Content starts

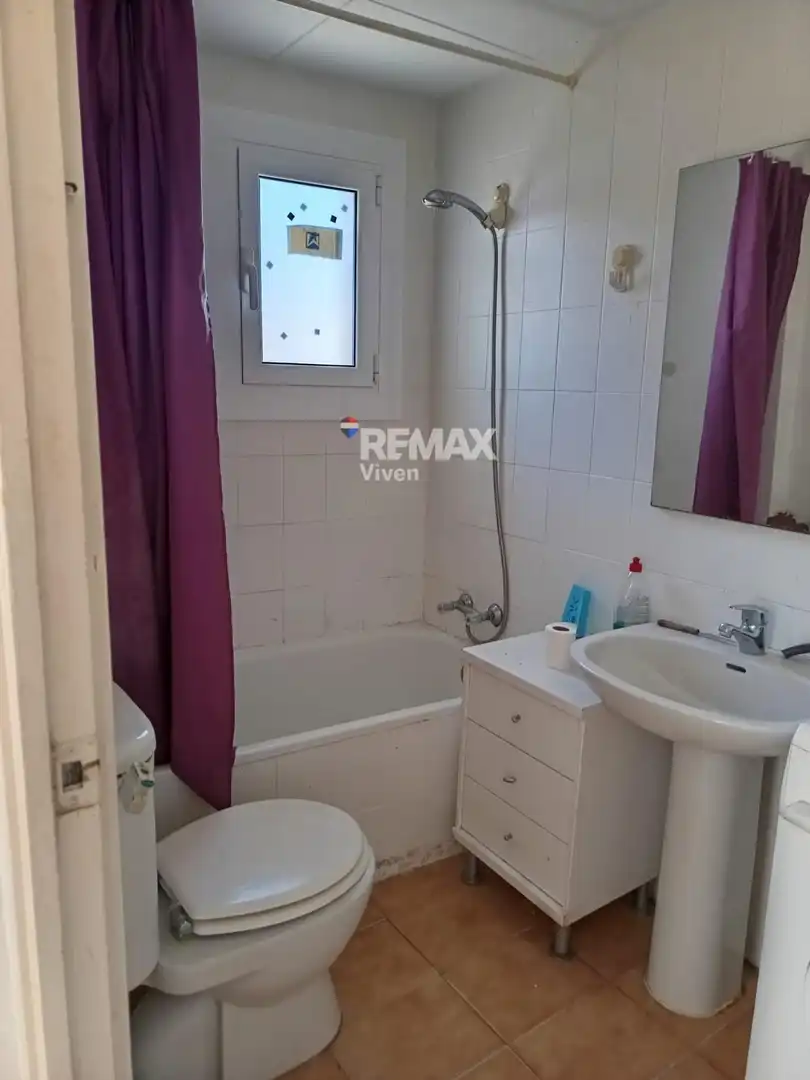 Apartamento en venta en Marítim, imagen 12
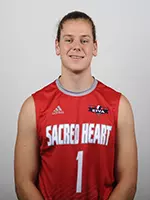 Blake Cox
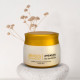 Jovees Herbal Argan Oil Hair Spa Mask - Nourishing Hair Repair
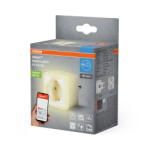 OSRAM SMART WIFI NIGHTLIGHT PLUG EU (000004099854418211)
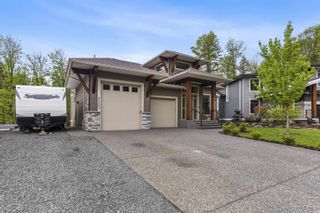 Photo 2: 51303 ROWANNA CRESCENT in Chilliwack: House for sale : MLS®# R2894000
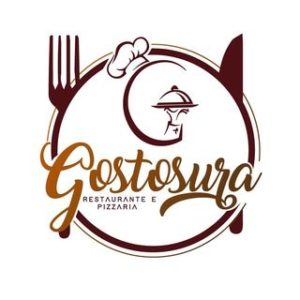 Restaurante Gostosura em Campina Grande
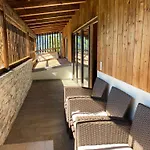 Sunside Zell am Ziller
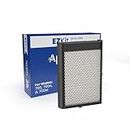 AprilAire H735EZ1A Humidifier Filter/Water Panel Assembly Replacement Kit for AprilAire Whole-House Humidifier Models: 700, 700A, and 700M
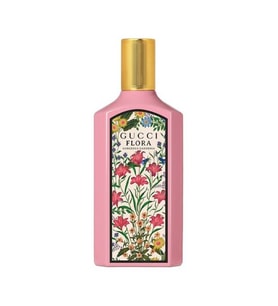 Gucci Flora Gorgeous Gardenia Edp 100 Ml Kadın Parfüm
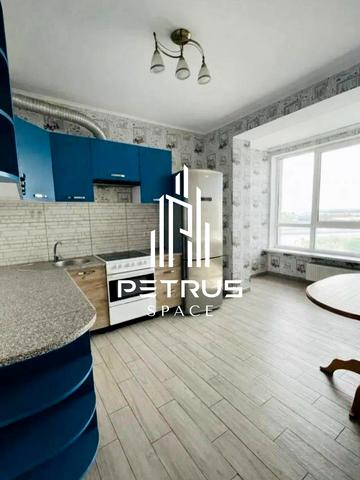 Зарічна вул., 1-Г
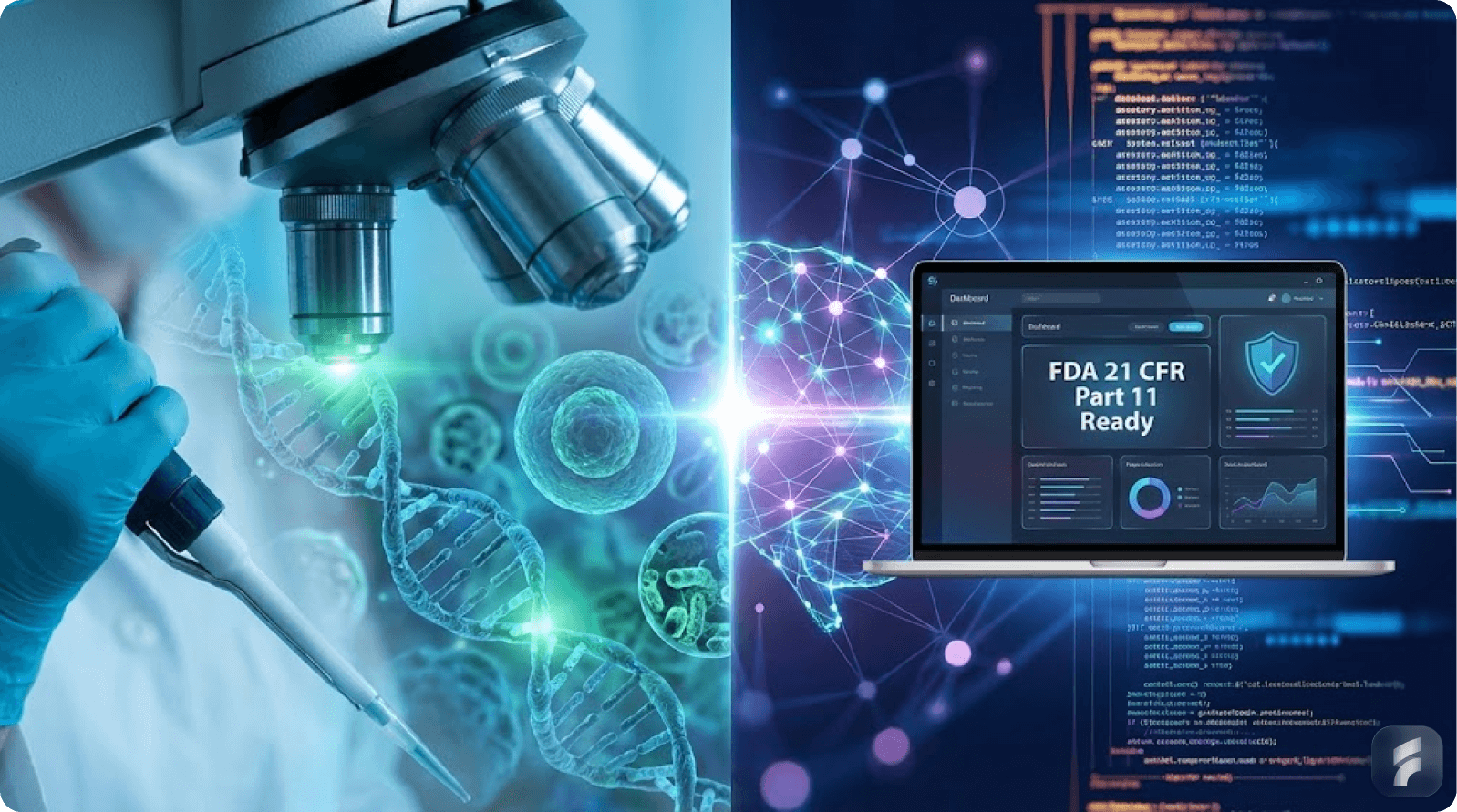 1. Understanding the Unique Landscape of LifeScience AI SaaS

Content ends

- _THE PROBLEM_:
Would you write out exactly the lines above, starting at the line containing "OSRAM SMART WIFI" and stopping after the line containing "Sunside Zell am Ziller"? Omit the pictures.

- _SOLUTION TO THIS EXERCISE_:
 OSRAM SMART WIFI NIGHTLIGHT PLUG EU (000004099854418211)
 Photo 2: 51303 ROWANNA CRESCENT in Chilliwack: House for sale : MLS®# R2894000
 Restaurante Gostosura em Campina Grande
 Sunside Zell am Ziller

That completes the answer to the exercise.